Polecenie a | Wybierz z poniższych zapisów każdy wiersz zawierający słowo „floor”. Wielkość liter ma znaczenie.

Przytoczony tekst |

┄┄┄┄┄┄┄┄┄┄┄┄┄┄┄┄┄┄┄┄

Dość cichutko za plecami Schalke uplasowała się Borussia Mönchengladbach. Od samego początku widać było, że Dieter Hecking wykonuje tam kawał solidnej roboty, chociaż w poprzednim sezonie, gdy zastąpił na stanowisku trenera Andre Schuberta, wyniki nie zawsze mogły zadowalać fanów. Teraz jest już tylko lepiej, czego dowodem może być ostatnia wygrana z Bayernem Monachium 2:1. Wyniki Gladbach mogą imponować, tym bardziej że przecież latem trzeba było przeorganizować środek pola, bo Mahmoud Dahoud został wyjęty przez Borussię Dortmund. Zastąpił go Dennis Zakaria i bez większego rozbiegu wszedł z buta w rozgrywki Bundesligi. Wybór na pozycji środkowego pomocnika mógłby być jednak u Źrebaków trochę większy, bo w przypadku, gdy wypadnie ktoś z dwójki Kramer - Zakaria, obecnie problemy z głową (od strony fizycznej rzecz jasna) ma ten pierwszy, to zbyt wielkiego pola manewru tam nie ma. Z bardzo dobrej strony pokazuje się 18-letni Cuisance, jest w obwodzie 20-letni Benes (kontuzja), defensywny drewniak Strobl (kontuzja) i mogący teoretycznie tam zagrać mizerny Hofmann (też kontuzja) - jak widać szału nie ma. Pierwsza dwójka to głos przyszłości, zaś druga dwójka to jakość o klasę lub nawet dwie niższa niż Kramer z Zakarią. To może odbić się czkawką, podobnie zresztą jak obsada środka obrony. Ginter i Vestergaard? Nie wiem, czy jest w Bundeslidze para, która wyglądałaby bardziej elektrycznie i wzbudzałaby tyle negatywnych emocji. Oczywiście w takim Freiburgu obaj panowie robiliby pewnie furorę, ale jak na poziom Mönchengladbach... wygląda to bardzo biednie. Jeszcze jestem w stanie zrozumieć tego Gintera, coś tam w nim Borussia Dortmund widziała, pokopał parę razy w reprezentacji, ale w połączeniu z Vestergaardem? To tak jak kąpiel z wrzuconą do wody lokówką podpiętą do prądu. Po notach obu panów widać, że świetne występy przeplatają z fatalnymi, co na pewno nie sprzyja stabilizacji i uważam, że tę pozycję zdecydowanie trzeba u nich wzmocnić. Zresztą walić noty, spójrzmy na suche statystyki, a one wyraźnie mówią, że tylko Köln i Freiburg (iks de) bronią gorzej od Gladbach. Póki co wszystko działa tam jednak całkiem spoko, Stindl, Raffael i Hazard mają formę i ciągną ofensywę, lecz i tak twierdzę, że pierwsza czwórka na koniec sezonu to dla nich lekka abstrakcja.

┄┄┄┄┄┄┄┄┄┄┄┄┄┄┄┄┄┄┄┄

(Zapisy z kolekcji)
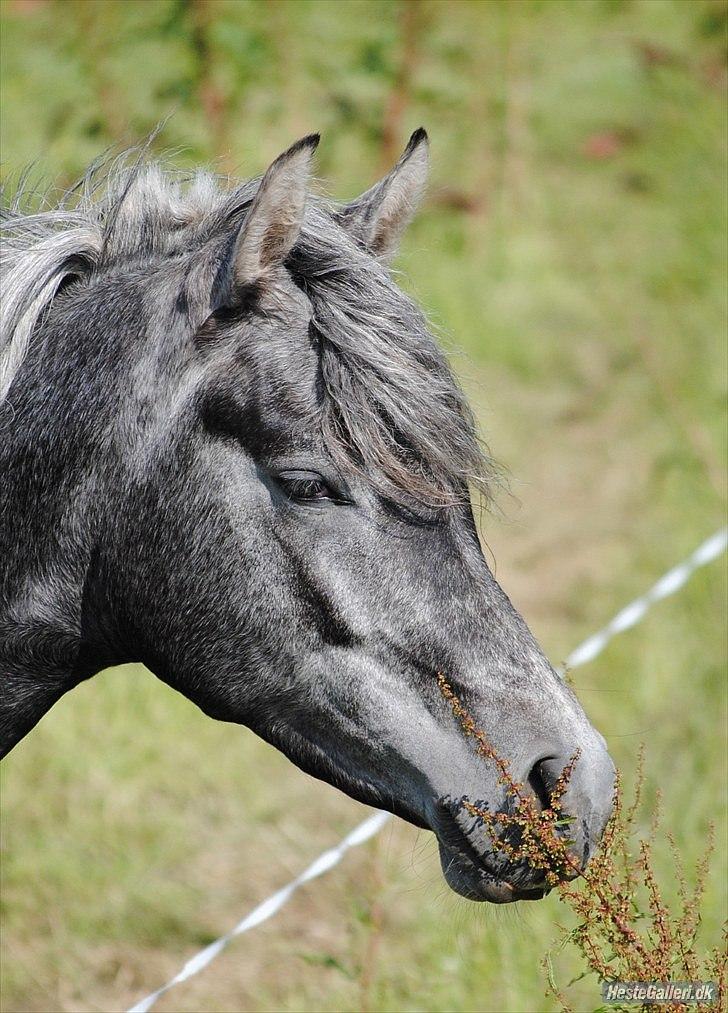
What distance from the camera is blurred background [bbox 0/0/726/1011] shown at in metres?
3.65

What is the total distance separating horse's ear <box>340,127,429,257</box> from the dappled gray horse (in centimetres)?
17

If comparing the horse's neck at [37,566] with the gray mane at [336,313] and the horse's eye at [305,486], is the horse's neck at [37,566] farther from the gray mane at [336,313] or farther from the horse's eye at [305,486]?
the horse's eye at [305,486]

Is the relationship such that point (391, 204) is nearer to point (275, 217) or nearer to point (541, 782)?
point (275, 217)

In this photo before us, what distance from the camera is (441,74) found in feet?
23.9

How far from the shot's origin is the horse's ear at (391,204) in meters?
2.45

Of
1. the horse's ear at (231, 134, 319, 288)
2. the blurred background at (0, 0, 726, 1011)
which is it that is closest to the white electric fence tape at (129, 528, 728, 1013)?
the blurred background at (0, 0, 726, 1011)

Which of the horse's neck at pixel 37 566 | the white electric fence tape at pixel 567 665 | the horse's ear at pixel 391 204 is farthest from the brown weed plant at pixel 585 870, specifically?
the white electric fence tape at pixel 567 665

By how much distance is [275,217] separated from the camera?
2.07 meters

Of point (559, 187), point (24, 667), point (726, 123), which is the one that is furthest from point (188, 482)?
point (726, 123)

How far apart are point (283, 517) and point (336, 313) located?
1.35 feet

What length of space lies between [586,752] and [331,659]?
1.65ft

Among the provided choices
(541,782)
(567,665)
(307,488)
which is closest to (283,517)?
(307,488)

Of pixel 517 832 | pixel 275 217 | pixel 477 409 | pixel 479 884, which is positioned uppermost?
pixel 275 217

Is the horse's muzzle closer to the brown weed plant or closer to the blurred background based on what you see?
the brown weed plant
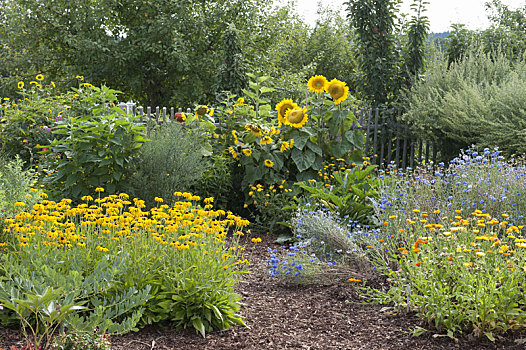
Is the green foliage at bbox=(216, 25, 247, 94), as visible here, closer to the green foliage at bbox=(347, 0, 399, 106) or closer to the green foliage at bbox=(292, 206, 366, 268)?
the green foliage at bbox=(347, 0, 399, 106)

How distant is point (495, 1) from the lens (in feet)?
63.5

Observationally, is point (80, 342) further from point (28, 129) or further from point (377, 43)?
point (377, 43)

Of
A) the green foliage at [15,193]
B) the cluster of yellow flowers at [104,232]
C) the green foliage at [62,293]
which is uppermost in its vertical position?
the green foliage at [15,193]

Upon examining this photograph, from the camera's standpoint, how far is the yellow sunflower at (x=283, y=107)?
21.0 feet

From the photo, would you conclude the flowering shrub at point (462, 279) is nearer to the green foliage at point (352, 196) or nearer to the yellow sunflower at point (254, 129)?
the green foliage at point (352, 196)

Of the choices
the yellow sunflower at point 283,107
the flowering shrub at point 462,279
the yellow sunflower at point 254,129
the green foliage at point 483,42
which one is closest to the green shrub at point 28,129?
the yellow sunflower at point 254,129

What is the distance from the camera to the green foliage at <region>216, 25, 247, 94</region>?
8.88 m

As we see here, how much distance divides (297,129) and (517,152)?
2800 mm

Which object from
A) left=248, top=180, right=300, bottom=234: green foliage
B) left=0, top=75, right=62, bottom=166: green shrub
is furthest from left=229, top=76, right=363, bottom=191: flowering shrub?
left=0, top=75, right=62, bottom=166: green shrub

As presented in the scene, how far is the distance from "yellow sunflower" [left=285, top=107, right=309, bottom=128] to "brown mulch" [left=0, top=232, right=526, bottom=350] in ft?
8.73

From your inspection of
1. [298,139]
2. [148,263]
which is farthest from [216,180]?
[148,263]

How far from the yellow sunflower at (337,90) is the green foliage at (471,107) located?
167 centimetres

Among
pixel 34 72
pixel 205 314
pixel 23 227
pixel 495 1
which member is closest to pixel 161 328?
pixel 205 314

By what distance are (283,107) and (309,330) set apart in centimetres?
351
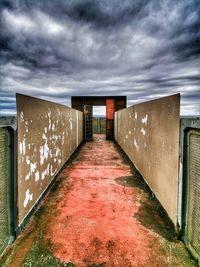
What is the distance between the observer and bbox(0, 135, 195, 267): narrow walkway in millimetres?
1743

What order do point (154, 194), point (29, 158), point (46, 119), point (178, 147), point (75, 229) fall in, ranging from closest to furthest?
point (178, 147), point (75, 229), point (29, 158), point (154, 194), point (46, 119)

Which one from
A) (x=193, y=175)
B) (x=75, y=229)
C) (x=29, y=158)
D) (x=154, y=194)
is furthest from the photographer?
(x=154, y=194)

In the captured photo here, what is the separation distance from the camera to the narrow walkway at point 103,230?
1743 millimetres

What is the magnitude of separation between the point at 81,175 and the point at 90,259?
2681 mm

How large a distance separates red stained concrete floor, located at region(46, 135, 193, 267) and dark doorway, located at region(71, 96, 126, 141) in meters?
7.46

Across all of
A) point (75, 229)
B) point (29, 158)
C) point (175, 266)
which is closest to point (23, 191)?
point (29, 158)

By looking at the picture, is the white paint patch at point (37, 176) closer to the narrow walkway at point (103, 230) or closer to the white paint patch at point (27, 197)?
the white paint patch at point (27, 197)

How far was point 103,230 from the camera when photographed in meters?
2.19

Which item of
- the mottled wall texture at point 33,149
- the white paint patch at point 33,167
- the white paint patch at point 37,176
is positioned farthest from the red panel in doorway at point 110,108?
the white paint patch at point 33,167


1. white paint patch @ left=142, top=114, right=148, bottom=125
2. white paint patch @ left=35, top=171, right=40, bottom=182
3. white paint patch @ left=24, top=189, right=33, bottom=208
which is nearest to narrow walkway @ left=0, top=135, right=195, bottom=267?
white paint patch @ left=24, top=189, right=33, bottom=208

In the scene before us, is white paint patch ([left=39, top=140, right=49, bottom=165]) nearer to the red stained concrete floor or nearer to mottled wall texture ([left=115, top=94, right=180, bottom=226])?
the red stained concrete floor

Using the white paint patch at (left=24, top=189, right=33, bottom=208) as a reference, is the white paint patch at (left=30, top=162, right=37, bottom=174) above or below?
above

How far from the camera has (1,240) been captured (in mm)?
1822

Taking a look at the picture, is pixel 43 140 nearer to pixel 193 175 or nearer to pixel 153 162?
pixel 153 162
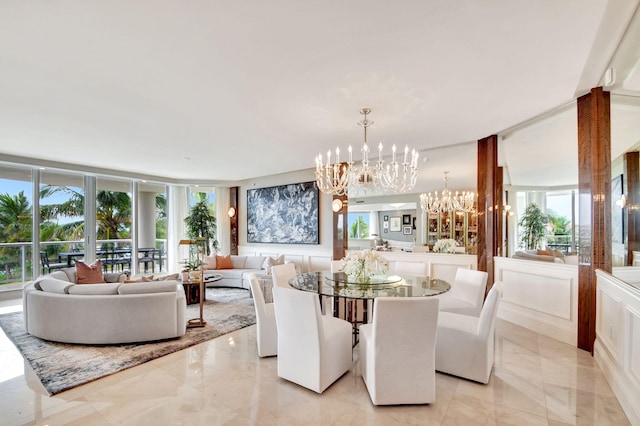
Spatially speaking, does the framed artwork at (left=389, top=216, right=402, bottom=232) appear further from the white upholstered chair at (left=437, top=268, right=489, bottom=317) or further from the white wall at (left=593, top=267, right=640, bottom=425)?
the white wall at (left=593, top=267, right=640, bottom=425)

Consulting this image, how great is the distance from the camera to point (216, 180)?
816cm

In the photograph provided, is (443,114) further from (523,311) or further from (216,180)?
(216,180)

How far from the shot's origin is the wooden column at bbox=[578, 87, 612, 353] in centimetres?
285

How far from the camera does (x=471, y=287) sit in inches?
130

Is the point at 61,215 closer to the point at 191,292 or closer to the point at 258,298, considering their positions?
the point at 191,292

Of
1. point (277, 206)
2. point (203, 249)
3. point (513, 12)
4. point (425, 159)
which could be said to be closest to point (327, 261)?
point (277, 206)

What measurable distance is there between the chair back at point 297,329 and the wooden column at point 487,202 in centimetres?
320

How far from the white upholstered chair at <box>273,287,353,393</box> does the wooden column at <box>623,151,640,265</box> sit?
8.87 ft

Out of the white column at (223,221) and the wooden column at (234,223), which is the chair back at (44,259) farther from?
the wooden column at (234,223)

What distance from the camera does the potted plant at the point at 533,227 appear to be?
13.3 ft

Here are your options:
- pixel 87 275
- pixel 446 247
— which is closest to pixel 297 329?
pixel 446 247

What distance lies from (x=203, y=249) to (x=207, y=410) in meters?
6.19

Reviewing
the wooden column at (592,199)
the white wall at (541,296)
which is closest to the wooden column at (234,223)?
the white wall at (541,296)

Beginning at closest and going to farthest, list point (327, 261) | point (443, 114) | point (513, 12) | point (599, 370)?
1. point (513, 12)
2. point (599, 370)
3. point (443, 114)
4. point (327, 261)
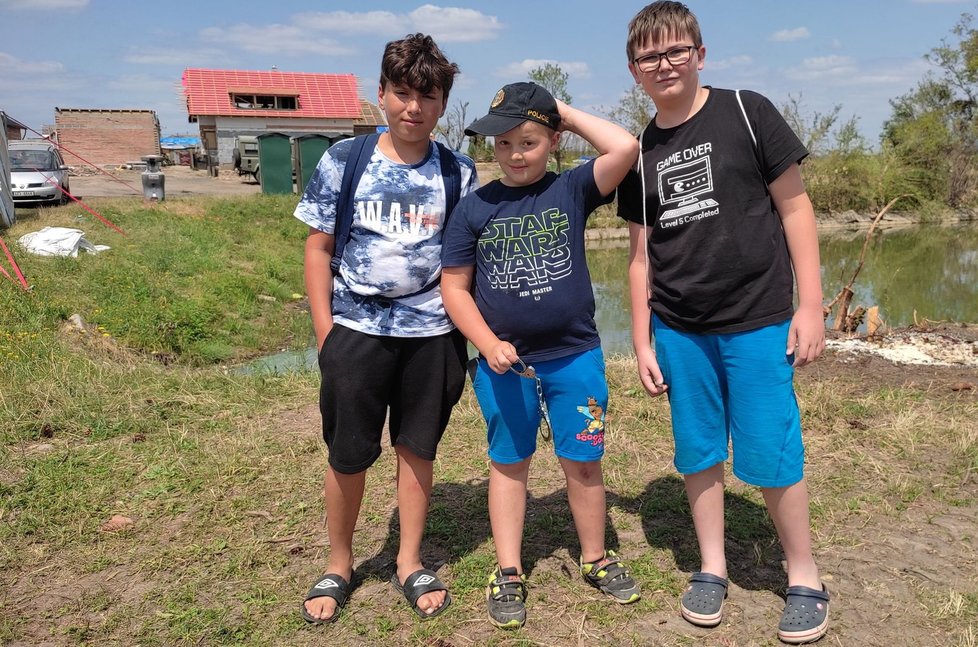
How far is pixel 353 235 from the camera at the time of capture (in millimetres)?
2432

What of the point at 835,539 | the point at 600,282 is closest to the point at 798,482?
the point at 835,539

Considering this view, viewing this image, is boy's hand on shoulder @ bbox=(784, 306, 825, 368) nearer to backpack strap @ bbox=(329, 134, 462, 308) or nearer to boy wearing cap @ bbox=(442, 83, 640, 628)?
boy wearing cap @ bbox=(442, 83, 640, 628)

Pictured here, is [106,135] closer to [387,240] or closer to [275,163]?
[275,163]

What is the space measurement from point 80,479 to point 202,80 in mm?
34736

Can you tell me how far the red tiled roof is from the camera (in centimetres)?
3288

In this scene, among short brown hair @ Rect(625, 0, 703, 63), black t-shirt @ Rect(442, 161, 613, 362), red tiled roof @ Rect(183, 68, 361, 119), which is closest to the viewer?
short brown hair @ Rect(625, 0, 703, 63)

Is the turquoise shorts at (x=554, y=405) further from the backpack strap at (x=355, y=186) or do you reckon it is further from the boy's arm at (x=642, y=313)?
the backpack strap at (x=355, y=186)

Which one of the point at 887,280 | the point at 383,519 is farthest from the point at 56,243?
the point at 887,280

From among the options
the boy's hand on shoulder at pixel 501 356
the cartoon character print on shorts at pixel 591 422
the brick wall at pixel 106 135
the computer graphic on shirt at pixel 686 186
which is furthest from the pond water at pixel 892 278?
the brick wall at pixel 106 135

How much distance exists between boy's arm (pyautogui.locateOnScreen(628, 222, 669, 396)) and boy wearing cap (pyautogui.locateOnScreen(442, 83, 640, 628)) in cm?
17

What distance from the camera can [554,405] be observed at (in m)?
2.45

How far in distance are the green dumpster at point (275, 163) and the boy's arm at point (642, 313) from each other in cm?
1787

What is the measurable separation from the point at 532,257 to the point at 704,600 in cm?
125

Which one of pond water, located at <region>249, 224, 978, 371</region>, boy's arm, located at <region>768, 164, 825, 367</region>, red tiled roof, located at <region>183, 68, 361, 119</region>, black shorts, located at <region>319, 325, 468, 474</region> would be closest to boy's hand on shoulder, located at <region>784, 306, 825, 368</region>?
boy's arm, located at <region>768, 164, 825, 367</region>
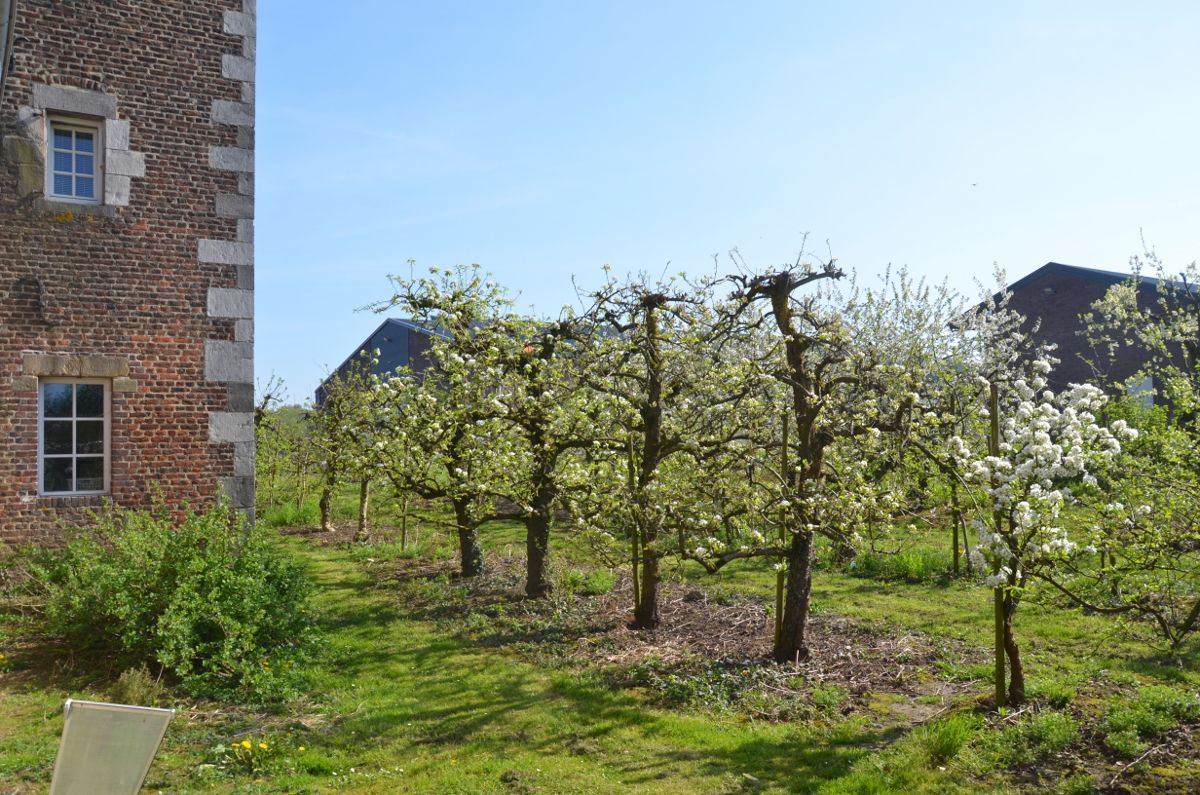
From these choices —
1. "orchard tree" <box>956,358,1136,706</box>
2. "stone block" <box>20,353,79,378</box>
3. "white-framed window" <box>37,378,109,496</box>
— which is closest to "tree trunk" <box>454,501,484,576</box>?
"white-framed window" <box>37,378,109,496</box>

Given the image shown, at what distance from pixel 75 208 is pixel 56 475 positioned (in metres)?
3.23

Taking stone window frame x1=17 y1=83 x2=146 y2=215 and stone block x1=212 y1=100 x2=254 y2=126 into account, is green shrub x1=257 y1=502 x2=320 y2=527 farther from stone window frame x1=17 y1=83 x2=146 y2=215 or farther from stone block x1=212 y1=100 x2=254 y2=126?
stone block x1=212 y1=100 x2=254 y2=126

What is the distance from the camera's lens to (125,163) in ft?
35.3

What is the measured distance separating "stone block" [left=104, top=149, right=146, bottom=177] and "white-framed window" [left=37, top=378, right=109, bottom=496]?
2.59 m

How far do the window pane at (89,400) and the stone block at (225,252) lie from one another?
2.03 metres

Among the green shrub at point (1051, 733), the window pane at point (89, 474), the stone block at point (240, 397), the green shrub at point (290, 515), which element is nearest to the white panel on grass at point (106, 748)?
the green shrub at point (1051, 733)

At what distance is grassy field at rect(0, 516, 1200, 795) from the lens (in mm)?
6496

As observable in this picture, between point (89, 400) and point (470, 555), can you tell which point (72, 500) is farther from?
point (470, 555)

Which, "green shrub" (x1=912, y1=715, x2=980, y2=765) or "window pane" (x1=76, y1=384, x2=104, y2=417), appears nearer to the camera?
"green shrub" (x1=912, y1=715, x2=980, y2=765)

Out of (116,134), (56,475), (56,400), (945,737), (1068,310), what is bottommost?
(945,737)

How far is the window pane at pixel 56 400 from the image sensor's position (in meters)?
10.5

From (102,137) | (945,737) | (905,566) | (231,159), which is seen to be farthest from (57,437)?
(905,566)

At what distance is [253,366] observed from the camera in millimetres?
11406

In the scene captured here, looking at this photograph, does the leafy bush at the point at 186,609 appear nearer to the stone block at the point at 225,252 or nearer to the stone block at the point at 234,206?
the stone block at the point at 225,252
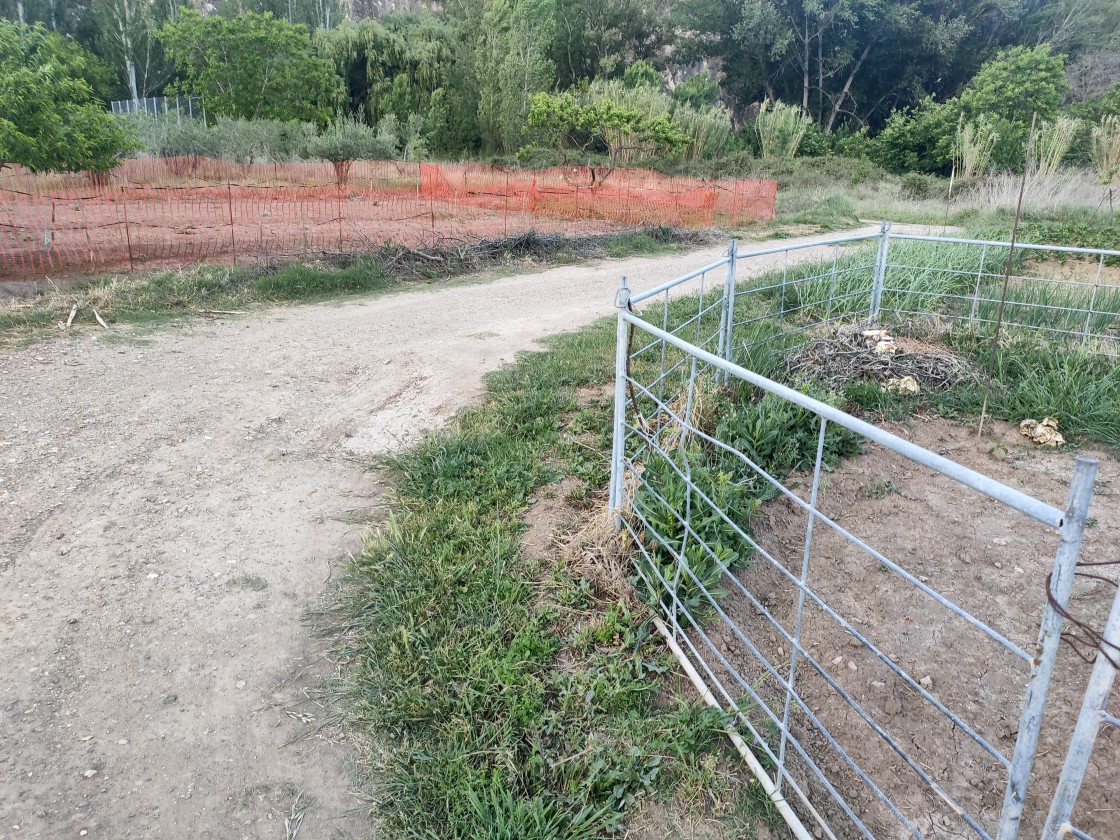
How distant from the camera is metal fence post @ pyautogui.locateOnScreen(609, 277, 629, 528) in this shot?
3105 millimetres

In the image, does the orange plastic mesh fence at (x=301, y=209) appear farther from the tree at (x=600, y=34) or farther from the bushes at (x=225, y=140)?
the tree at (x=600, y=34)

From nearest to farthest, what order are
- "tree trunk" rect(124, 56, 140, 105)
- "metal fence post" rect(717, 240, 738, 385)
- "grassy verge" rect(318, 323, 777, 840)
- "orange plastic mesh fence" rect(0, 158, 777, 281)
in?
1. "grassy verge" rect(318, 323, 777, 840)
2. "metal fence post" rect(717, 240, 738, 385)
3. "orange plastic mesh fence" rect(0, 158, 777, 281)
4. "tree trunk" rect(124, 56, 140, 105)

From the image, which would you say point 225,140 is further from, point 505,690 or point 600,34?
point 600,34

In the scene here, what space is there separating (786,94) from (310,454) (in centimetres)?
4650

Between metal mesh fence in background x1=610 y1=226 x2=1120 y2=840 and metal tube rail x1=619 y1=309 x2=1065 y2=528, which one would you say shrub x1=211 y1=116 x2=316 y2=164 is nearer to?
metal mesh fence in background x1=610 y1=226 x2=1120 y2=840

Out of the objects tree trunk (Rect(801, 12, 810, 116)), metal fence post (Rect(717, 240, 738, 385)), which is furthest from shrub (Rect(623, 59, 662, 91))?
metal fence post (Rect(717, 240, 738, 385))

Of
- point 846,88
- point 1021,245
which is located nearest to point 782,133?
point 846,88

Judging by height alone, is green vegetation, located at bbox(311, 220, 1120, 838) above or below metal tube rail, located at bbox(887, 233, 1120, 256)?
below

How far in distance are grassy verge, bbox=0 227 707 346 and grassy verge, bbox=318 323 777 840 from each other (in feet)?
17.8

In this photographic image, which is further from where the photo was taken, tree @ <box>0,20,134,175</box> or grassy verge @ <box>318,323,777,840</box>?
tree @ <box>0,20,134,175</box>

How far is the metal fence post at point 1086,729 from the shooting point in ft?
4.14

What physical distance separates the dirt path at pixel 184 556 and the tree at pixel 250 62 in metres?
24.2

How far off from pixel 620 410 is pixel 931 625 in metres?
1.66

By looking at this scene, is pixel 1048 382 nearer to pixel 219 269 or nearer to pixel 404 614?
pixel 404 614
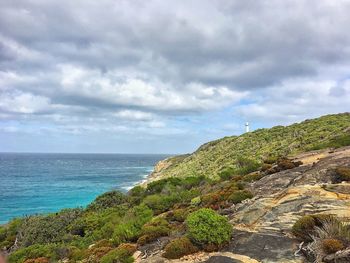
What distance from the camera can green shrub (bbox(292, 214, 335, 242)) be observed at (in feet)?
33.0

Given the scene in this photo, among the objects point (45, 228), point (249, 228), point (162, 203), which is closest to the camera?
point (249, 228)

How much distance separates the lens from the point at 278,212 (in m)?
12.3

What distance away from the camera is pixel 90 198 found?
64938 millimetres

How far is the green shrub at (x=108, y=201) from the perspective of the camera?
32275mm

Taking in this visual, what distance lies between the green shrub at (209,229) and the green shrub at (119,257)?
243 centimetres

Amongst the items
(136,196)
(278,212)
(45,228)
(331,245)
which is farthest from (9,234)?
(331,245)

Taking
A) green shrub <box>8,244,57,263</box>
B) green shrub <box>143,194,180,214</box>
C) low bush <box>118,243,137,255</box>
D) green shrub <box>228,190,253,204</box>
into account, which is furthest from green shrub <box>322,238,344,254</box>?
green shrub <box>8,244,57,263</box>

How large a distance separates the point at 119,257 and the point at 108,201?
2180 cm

┄┄┄┄┄┄┄┄┄┄┄┄┄┄┄┄┄┄┄┄

Polecenie b | Kto według przytoczonego tekstu zastąpił w Borussii Mönchengladbach Mahmouda Dahouda?

Odpowiedź do ćwiczenia a |
How large a distance separates red stained concrete floor, located at region(46, 135, 193, 267) and dark doorway, located at region(71, 96, 126, 141) in meters?
In the scene before us, is white paint patch ([left=39, top=140, right=49, bottom=165]) nearer to the red stained concrete floor or nearer to mottled wall texture ([left=115, top=94, right=180, bottom=226])?
the red stained concrete floor

Odpowiedź do ćwiczenia b | Dennis Zakaria.